Cuccinelli believes that the Supreme Court needs to act quickly to bring balance to differing lower court rulings on the healthcare reform law.  In the unlikely event that the Supreme Court agrees to hear Cuccinelli’s case, it probably would not be considered until the new term begins in the fall of 2011.  The Supreme Court has rarely agreed to hear cases prior to full review by the lower courts.

Judge Rules That Healthcare Law Must Be Implemented as it Heads to the Supreme Court

Tuesday, March 15th, 2011

The same Florida federal judge who declared President Barack Obama’s healthcare reform law unconstitutional ruled that states must continue implementing it as the case goes through the courts. U.S. District Judge Roger Vinson was responding to a request from administration attorneys who sought to ensure that states obey the law until their challenge to it is resolved.  Two other federal judges have upheld the law; one in Virginia has ruled against it.  The law’s ultimate fate is expected to be decided by the Supreme Court. In all, three federal judges have ruled that Congress possesses the authority under the Commerce Clause of the Constitution to enact the Patient Protection and Affordable Care Act (ACA).  The mandate requires that all Americans acquire healthcare coverage.  Two other federal judges have voted that the healthcare reform law is unconstitutional.

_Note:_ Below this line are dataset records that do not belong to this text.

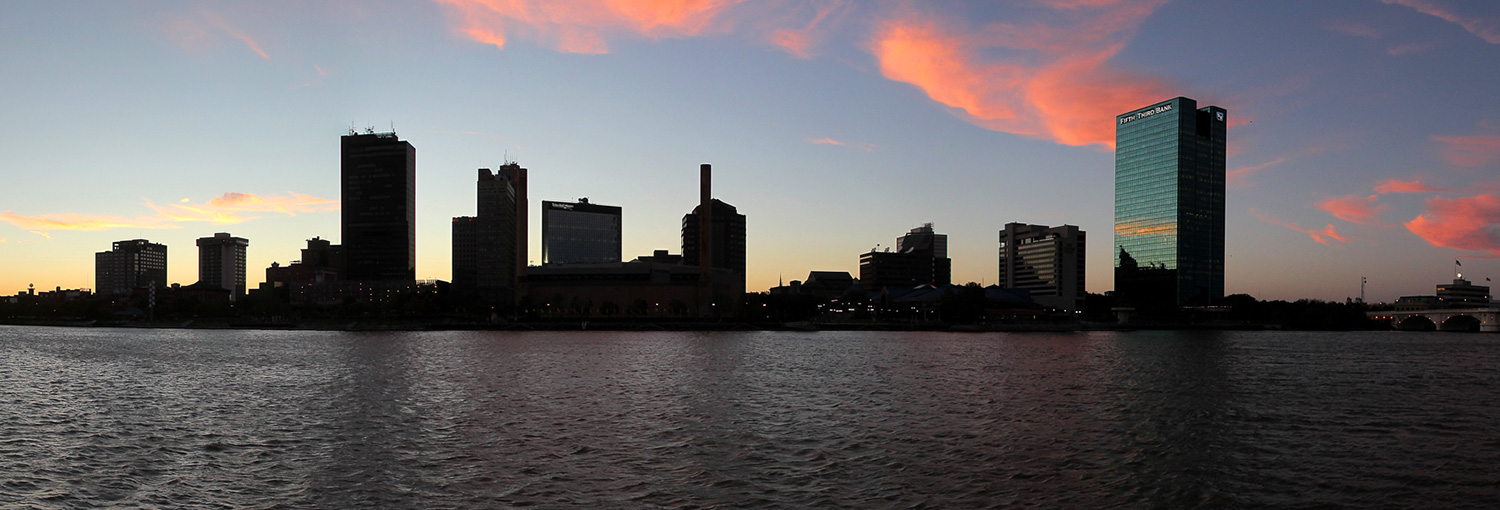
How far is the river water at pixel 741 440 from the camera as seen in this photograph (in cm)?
2691

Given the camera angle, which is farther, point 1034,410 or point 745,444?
point 1034,410

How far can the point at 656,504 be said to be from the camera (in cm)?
2511

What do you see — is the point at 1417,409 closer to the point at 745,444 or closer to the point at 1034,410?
the point at 1034,410

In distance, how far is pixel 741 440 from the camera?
36.7 m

“It would be extremely disruptive and cause significant uncertainty” to halt implementation, Vinson wrote.  He added that if the federal government does not appeal within seven days, the states can consider the law invalid.  The Justice Department welcomed the stay and plans to file an appeal within the required time frame.  David Rivkin, a lawyer representing the 26 states challenging the law, said the decision “gets us exactly what we always wanted, which is an expeditious appellate process.”

“The battle lines have been drawn, the relevant case law marshaled and the legal arguments refined,” Vinson wrote.  “It is very important to everyone in this country that this case move forward.”  In some ways, the ruling was a victory for the Obama administration because it ended confusion over whether states should continue working to implement the law. “We appreciate the court’s recognition of the enormous disruption that would have resulted if implementation of the Affordable Care Act was abruptly halted,” Justice Department spokeswoman Tracy Schmaler said in a statement.  “We strongly disagree with the district court’s underlying ruling in this case and continue to believe — as three federal courts have found — that this law is constitutional.”

“It almost seems to be that he’s (Vinson) telling the 11th Circuit what they’re supposed to do,” said Tim Jost, a professor at Washington & Lee University School of Law.  “I’m not sure they’re going to take very kindly to that.”  The case was brought by 26 states and the National Federation of Independent Business NFIB), which hoped for an injunction clearly barring implementation of the reform law.  “The government’s attempts to stymie the judicial process are simply prolonging the uncertainty surrounding the law and do a disservice to the states, small-business owners and individuals who are seeking resolution,” said Karen Harned, executive director of the NFIB Small Business Legal Center.

In her “Right Turn” column in the Washington Post, blogger Jennifer Rubin writes that “When U.S. District Judge Roger Vinson issued his ruling finding ObamaCare unconstitutional, liberals seemed to develop a reading comprehension problem.  He plainly stated that the law is unconstitutional, but defenders of ObamaCare seemed not to grasp that the judge meant the government was supposed to follow that edict.  Can we imagine the howls that would have gone up had the Bush administration acted with such brazen dishonesty and contempt for a court?”

According to Rubin, “In sum, the administration’s feigned lack of understanding of the court’s earlier ruling, a position egged on by the liberal cheerleaders for ObamaCare, has only served to speed up the next level of review of ObamaCare’s constitutionality.  Moreover, for an administration promising to ‘depoliticize’ the administration of justice and to be faithful defenders of the rule of law, this episode shows the chasm between administration rhetoric and behavior.”